As far as 2011 start performance is concerned drivers have gained (+) or lost (-) places off the start line this season on aggregate as follows:
+21 Schumacher *
+19 Buemi #
+8 Alonso***, Kobayashi**,
+6 Trulli, Kovalainen, Heidfeld ******,
+5 Di Resta,
-4 Hamilton, Vettel
-9 Sutil ##
-11 Rosberg*****, Maldonado
-13 Perez ###
- 22 Webber
* Schumacher had one bad start in Australia, losing 8 places but since then has been the season’s outstanding starter. He gained 9 places in Spa and four in Monza.
** Kobayashi lost 10 places in Spain, prior to that he had gained 8 in 4 starts.
*** After losing places in the first three races, Alonso has reversed that trend. His starts in Barcelona and Monza were outstanding.
**** Petrov had a good record until he lost 4 places at the start in Valencia.
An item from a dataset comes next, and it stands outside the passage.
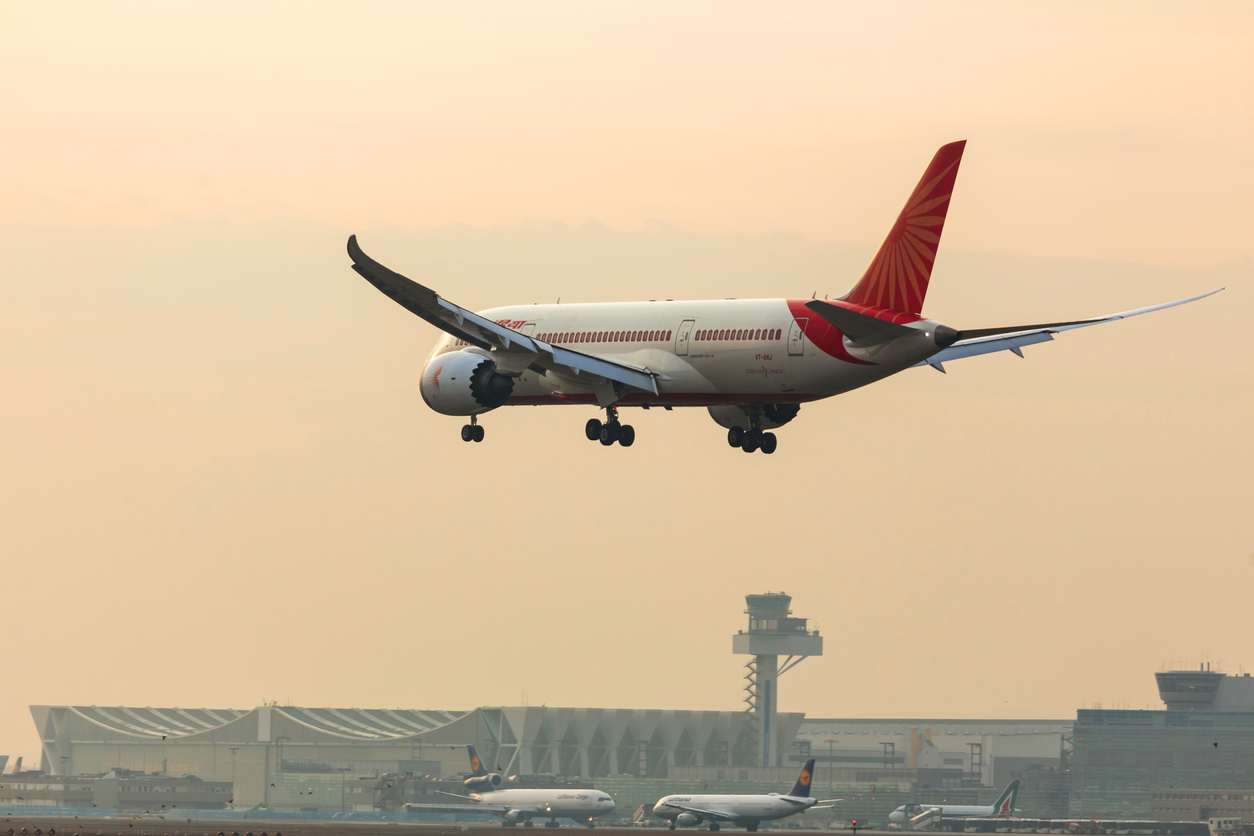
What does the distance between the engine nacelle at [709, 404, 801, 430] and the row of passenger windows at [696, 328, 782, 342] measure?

He was on a +2 balance before Monza where he was taken out at the start.
***** Rosberg lost four places at the start in Silverstone and was on a +6 balance before Monza where he was taken out in the first corner
****** Heidfeld had gained 20 places but lost 12 at the start in Germany
******* Di Resta had consistent start form and gained 7 places in the first nine races, but lost 12 at the start in Germany.
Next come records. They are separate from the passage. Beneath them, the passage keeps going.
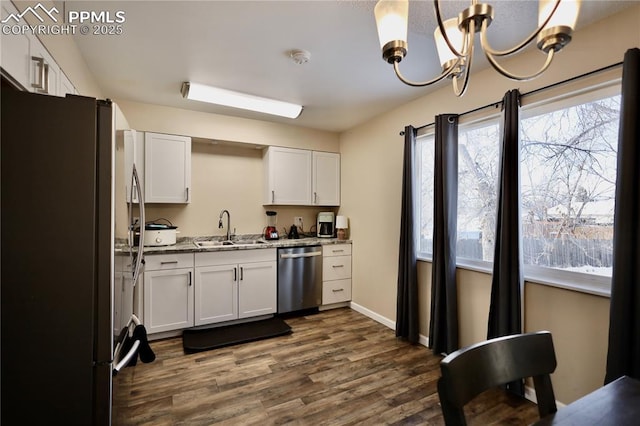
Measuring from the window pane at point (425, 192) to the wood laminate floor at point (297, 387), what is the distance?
1.02 meters

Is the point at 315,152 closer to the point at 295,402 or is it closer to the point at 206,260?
the point at 206,260

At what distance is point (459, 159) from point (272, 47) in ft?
5.93

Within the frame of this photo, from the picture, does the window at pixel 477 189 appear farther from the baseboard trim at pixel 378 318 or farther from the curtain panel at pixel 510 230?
the baseboard trim at pixel 378 318

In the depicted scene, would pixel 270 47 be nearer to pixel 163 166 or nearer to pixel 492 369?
pixel 163 166

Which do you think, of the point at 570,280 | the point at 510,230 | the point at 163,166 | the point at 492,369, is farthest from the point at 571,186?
the point at 163,166

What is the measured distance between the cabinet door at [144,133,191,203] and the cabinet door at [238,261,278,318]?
1056 mm

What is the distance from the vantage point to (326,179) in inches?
163

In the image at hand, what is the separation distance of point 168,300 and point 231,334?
717 mm

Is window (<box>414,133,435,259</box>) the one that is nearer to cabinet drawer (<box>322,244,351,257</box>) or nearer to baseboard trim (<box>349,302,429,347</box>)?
baseboard trim (<box>349,302,429,347</box>)

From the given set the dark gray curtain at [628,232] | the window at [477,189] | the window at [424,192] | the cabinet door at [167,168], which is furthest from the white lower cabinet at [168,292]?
the dark gray curtain at [628,232]

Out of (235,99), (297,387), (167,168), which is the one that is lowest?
(297,387)

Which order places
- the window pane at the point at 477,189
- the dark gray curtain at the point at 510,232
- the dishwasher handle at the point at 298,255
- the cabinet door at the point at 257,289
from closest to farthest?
the dark gray curtain at the point at 510,232 < the window pane at the point at 477,189 < the cabinet door at the point at 257,289 < the dishwasher handle at the point at 298,255

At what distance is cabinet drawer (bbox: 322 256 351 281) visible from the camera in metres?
3.81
# Buemi made up nine places at the start in Hungary having started 23rd on the grid
## Sutil had a positive start balance until Hungary where he lost 12 places at the start
### Perez lost nine places off the start in Hungary.
#### Alguersuari was doing well with a +6 record prior to Spa, where he was hit by another car and lost 18 places. In Monza he gained 7 places at the start.
Bonus Feature – Pit Stop League Table
Of course good strategy planning also requires good pit stop execution by the mechanics. We have seen tyre stops of under three seconds this season. Here, with thanks to our friends at Mercedes GP Petronas is the league table of average of the stops made (taking out all anomalies)
The table allows for an average amount of time for the loss time of travelling down the pit lane: for example Monza was 17.6 secs:
1. Red Bull – 21.81
2. Mercedes – 21.94
3. McLaren – 22.06
4. Ferrari – 22.36
5. Force India – 22.48
6. Lotus – 22.71
7. Renault – 22.72
8. Sauber – 22.81
9. Williams – 22.96
10. Toro Rosso – 23.05
11. Virgin – 23.65
12. HRT – 25.14
The things which stand out here are a) Force India and Lotus punch well above their weight in terms of pits stop performance compared to car performance and championship position. Look at the gap in performance between Lotus and the other new teams; b) Red Bull and Mercedes are consistently the fastest at pit stops; c) remember that the speed of a stop is not just about the pit crews, it is also about the drivers hitting their marks. It’s about discipline as a team.